WHAT IS BEING ASKED
Extend the HADOOP-14457 issue comment about DynamoDB directory creation and test failures, starting right after its last line.

SUPPLIED TEXT
=== Begin Enclosure ===
[ 
https://issues.apache.org/jira/browse/HADOOP-14457?page=com.atlassian.jira.plugin.system.issuetabpanels:all-tabpanel
 ]

Sean Mackrory updated HADOOP-14457:
-----------------------------------
    Attachment: HADOOP-14457-HADOOP-13345.010.patch

So attaching a patch that follows the design discussed by [~fabbri] and I in 
our last round of comments. This still requires that clients pass in the full 
list of directories that need to be created, and still has DynamoDB enforce 
that itself by ensuring that that set also includes the parents of everything 
in the set. Note that it does this in-memory, without regard for what already 
may exist in the database. It then writes it all in one batch. This is safe for 
now, since directories either exist or they don't and there isn't other 
metadata we store with them, but if we do start storing metadata (like 
authoritative bits) on each directory, I see no other option but to go back to 
doing it 1 level at a time, probably with a round-trip each (unless we can 
somehow request the entire lineage at once, but I don't see how we could do 
that either). That would still line up with [[email protected]]'s point about 
being a single round-trip when the parent does exist, and only becoming 
excessively slow when it doesn't.

In addition to my usual S3N failures, I started seeing the following failures 
intermittently today - I would see these perhaps 1-in-4 test runs. So far only 
with DynamoDB (with and without authoritative mode), but with it happening 
rarely I can't be sure it's DynamoDB-specific. I reverted my change but 
continue to see the failures:

{code}
testConsistentRenameAfterDelete(org.apache.hadoop.fs.s3a.ITestS3GuardListConsistency)
  Time elapsed: 11.925 sec  <<< FAILURE!
java.lang.AssertionError: Recently renamed dir should not be visible
        at org.junit.Assert.fail(Assert.java:88)
        at 
org.apache.hadoop.fs.s3a.ITestS3GuardListConsistency.testConsistentRenameAfterDelete(ITestS3GuardListConsistency.java:237)

testConsistentListAfterDelete(org.apache.hadoop.fs.s3a.ITestS3GuardListConsistency)
  Time elapsed: 7.383 sec  <<< FAILURE!
java.lang.AssertionError: null
        at org.junit.Assert.fail(Assert.java:86)
        at org.junit.Assert.assertTrue(Assert.java:41)
        at org.junit.Assert.assertFalse(Assert.java:64)
=== End Enclosure ===
DATA BELOW
=== Begin Enclosure ===
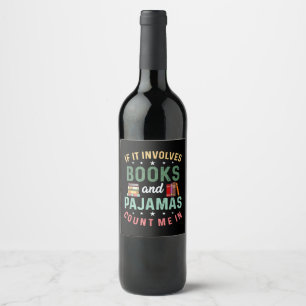 Étiquette Pour Bouteilles De Vin IL IMPLIQUE LIVRES & PAJAMAS COMPTER MOI DANS Drôl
=== End Enclosure ===
WRITTEN RESPONSE
        at org.junit.Assert.assertFalse(Assert.java:74)
        at 
org.apache.hadoop.fs.s3a.ITestS3GuardListConsistency.testConsistentListAfterDelete(ITestS3GuardListConsistency.java:191)
{code}

> create() does not notify metadataStore of parent directories or ensure 
> they're not existing files
> -------------------------------------------------------------------------------------------------
>
>                 Key: HADOOP-14457
>                 URL: https://issues.apache.org/jira/browse/HADOOP-14457
>             Project: Hadoop Common
>          Issue Type: Sub-task
>          Components: fs/s3
>            Reporter: Sean Mackrory
>            Assignee: Sean Mackrory
>         Attachments: HADOOP-14457-HADOOP-13345.001.patch, 
> HADOOP-14457-HADOOP-13345.002.patch, HADOOP-14457-HADOOP-13345.003.patch, 
> HADOOP-14457-HADOOP-13345.004.patch, HADOOP-14457-HADOOP-13345.005.patch, 
> HADOOP-14457-HADOOP-13345.006.patch, HADOOP-14457-HADOOP-13345.007.patch, 
> HADOOP-14457-HADOOP-13345.008.patch, HADOOP-14457-HADOOP-13345.009.patch, 
> HADOOP-14457-HADOOP-13345.010.patch
>
>
> Not a great test yet, but it at least reliably demonstrates the issue.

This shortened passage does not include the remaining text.